What to believe about Vitamin D
Medicine has a long history of embracing dietary or supplement cure-alls or panaceas. Vitamin D is the latest of these. The use of and testing for vitamin D has been wholeheartedly embraced by the lay and medical communities over the last several years with little questioning. The benefits of this vitamin seemed to be endless and the reports of the positive effects seemed too good to be true.
In fact, they were. More recent studies in peer reviewed medial journals have refuted many of the claims of vitamin D’s benefits. Last month, The New York Times ran a very perceptive article on vitamin D and its chief proponent, a Boston endocrinologist. It discusses the above information and also throws into doubt the motivation of that doctor. I highly suggest that you read the article.
My stance on this vitamin D movement has always been skeptical. I have too many patients concerned that if they protect their skin from the sun (and vitamin D generation), they will suffer the ill effects of low levels of vitamin D. The likely reality is that we do not know what, if any, is a low level of vitamin D. The normal levels promoted by the founder of the movement are quite high and it turns out that a large percentage of tested individuals are low by this standard. How can this be, a test that shows most patients are abnormally low? Again, this is unlikely to be true.
My advice to patients has always been: "Everything in moderation." This pertains to both sun exposure and vitamin D. My final observation is that no one has yet died of vitamin D deficiency but people die daily from melanoma, caused by excessive sun exposure and burning.

Work task A:
Repeat the passage of the vitamin D post that begins at the words "In fact, they" and ends after the words "read the article.".
Work task B:
Restate more briefly the paragraph of the vitamin D post that opens with "My stance on this vitamin D movement," keeping its main facts.
Work task C:
Answer the following questions from the vitamin D post:
(i) Which newspaper ran an article on vitamin D and its chief proponent?
(ii) What advice does the author give patients?
(iii) What does the post name as the cause of melanoma?

[Saved entries]
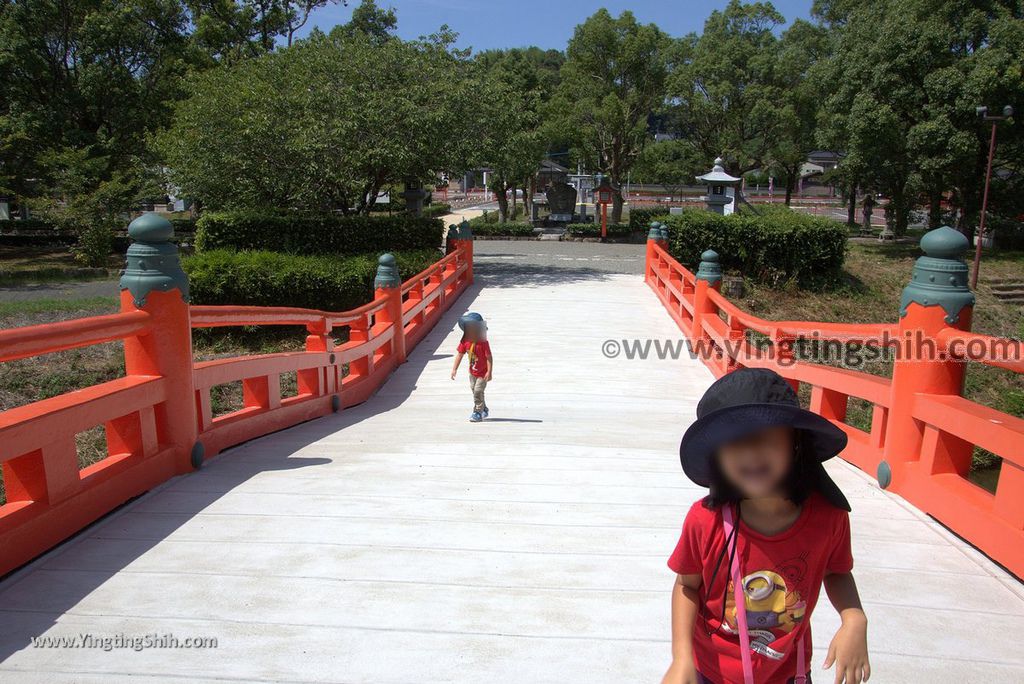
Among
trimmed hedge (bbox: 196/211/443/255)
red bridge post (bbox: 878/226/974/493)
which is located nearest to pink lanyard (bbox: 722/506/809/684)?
red bridge post (bbox: 878/226/974/493)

Output A:
In fact, they were. More recent studies in peer reviewed medial journals have refuted many of the claims of vitamin D’s benefits. Last month, The New York Times ran a very perceptive article on vitamin D and its chief proponent, a Boston endocrinologist. It discusses the above information and also throws into doubt the motivation of that doctor. I highly suggest that you read the article.

Output B:
The author has always been skeptical of the vitamin D movement. Many patients fear that shielding their skin from the sun will leave them with low vitamin D, yet it is likely unknown what level, if any, counts as low. Because the normal levels promoted by the movement's founder are quite high, a large percentage of tested individuals fall below them, a result the author considers unlikely to be true.

Output C:
(i) The New York Times.
(ii) "Everything in moderation."
(iii) Excessive sun exposure and burning.